Þóra no llegó a protestar, porque la madre de Alda respondió al instante:

– No te creas, mi queridísimo Leifur, que estoy dispuesta a cualquier cosa por ese asqueroso dinero tuyo. No todo está en venta. Este recibo no está en venta.

– Dame esa nota o te arrepentirás -bramó Markús, acercándose hasta casi rozar a la anciana. Le fue difícil pasar entre el sofá y la mesa, también porque su hijo seguía colgado de él. El muchacho parecía al borde de un ataque. Mientras tanto, Orri seguía profundamente dormido. Sóley miraba con los ojos muy abiertos todo lo que estaba pasando.

– No te daré nada -respondió la anciana, feliz de ver su reacción-. He entregado el recibo a la policía.

El hijo de Markús dijo atropelladamente, medio chillando:

– Papá, papá, papá, tienes que ayudarme, papá, papá, papá.

Markús miró perplejo a la anciana. Þóra sintió compasión por él, no había que buscar mucho para darse cuenta de cómo quería a su hijo, pero también quería a Alda. Estaba entre la espada y la pared y no podía hacer nada. La puerta de la tienda se levantó de nuevo y en el umbral apareció Guðni acompañado de otro agente de policía.

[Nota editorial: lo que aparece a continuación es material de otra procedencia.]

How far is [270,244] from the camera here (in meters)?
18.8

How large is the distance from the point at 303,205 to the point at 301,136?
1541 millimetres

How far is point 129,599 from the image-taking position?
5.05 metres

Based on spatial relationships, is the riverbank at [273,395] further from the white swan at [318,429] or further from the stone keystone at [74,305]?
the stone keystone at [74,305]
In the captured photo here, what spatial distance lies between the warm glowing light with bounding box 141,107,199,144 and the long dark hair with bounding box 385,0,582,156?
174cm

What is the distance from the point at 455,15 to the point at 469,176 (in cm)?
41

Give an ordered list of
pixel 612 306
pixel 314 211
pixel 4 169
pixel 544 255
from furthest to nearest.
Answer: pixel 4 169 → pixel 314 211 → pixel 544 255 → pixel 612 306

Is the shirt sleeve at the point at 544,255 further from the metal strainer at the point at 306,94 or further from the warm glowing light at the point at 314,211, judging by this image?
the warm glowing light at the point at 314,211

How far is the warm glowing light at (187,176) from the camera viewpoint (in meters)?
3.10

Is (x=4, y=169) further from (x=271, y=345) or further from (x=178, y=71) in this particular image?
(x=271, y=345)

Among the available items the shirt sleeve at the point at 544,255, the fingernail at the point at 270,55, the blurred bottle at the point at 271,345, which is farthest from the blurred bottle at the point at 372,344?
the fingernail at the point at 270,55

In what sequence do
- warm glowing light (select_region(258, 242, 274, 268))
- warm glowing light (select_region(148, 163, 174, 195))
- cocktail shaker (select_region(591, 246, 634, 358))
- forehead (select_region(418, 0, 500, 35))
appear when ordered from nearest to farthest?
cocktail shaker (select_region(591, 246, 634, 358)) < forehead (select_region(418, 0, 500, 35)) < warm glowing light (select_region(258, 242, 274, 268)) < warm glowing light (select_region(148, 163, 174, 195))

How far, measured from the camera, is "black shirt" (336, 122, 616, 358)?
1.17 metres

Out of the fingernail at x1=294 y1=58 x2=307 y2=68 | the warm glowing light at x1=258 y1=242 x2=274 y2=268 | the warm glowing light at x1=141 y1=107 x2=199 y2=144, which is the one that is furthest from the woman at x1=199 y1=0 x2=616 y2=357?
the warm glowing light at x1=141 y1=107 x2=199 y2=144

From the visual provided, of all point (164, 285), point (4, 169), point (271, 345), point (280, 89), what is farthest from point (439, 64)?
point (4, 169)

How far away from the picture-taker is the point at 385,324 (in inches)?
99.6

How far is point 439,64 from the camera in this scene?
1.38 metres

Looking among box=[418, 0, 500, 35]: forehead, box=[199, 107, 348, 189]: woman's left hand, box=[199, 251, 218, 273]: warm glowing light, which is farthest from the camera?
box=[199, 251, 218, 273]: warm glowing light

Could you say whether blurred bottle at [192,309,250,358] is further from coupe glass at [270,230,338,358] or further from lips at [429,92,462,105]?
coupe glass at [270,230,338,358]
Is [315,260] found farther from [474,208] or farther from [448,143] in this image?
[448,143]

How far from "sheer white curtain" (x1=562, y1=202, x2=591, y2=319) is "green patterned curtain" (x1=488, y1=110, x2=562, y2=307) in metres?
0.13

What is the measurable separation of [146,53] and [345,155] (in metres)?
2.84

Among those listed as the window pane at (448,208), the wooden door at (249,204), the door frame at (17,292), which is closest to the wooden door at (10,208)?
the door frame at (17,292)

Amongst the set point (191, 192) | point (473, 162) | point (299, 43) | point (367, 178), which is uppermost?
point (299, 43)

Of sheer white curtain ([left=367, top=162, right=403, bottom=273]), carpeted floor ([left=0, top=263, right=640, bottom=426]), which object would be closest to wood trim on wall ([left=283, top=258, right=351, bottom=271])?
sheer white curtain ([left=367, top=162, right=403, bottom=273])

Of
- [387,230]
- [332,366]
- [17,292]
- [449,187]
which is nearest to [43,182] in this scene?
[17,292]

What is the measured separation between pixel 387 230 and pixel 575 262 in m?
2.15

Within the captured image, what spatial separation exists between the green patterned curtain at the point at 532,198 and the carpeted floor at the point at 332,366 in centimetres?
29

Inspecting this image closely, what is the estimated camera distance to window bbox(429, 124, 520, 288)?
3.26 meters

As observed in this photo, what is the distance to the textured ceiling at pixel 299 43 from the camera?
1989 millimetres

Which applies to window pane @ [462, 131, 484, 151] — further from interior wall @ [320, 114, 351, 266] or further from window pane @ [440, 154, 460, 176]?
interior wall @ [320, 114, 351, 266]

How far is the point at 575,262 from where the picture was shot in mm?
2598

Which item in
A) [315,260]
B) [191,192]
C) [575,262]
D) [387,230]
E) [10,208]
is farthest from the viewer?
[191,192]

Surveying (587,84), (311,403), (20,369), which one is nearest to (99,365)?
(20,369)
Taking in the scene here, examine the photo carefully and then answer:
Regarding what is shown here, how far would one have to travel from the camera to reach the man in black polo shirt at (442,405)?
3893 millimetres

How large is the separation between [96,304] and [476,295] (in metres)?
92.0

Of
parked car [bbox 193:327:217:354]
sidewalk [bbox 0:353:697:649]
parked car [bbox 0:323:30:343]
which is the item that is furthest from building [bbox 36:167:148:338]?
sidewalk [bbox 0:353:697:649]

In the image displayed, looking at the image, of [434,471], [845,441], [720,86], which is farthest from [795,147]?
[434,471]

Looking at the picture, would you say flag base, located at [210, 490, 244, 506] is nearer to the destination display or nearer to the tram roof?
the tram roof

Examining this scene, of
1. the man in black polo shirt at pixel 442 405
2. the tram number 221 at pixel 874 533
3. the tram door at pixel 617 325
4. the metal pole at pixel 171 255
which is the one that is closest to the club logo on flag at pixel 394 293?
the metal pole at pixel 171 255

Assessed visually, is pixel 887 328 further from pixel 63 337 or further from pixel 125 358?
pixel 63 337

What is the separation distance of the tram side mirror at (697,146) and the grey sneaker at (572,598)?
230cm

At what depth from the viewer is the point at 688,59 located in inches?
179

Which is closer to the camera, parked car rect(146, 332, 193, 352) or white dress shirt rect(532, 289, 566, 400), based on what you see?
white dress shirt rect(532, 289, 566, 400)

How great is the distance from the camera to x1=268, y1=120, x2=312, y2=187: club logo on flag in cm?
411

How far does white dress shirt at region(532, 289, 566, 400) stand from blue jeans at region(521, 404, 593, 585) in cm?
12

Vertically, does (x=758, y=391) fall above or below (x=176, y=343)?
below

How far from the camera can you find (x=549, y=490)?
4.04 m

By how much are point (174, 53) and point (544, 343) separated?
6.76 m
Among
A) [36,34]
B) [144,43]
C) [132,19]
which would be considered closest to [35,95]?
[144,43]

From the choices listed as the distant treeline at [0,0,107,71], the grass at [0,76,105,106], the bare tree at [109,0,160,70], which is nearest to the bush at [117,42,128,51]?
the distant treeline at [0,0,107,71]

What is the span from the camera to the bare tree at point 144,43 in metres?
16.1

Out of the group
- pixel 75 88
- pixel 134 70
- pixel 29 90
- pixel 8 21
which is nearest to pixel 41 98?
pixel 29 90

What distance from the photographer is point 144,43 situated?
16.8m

– Hola a todos -dijo al grupo, y miró al hijo de Markús-. Hjalti Markússon -dijo con calma-, ¿haces el favor de acompañarnos?

El muchacho siguió repitiendo sus palabras de antes, colgado de su padre. Markús le miró, pareció que iba a decirle algo, pero luego le soltó de su brazo.

– No fue mi hijo quien mató a Alda, Guðni -dijo-. Fui yo.

Þóra dejó escapar un gemido. ¿Qué demonios pasaba allí? ¿Es que Markús iba a cargar con la culpa de su hijo, como había hecho su padre por Daði años atrás? Seguramente, estaría deseando que esa noche hubiese otra erupción.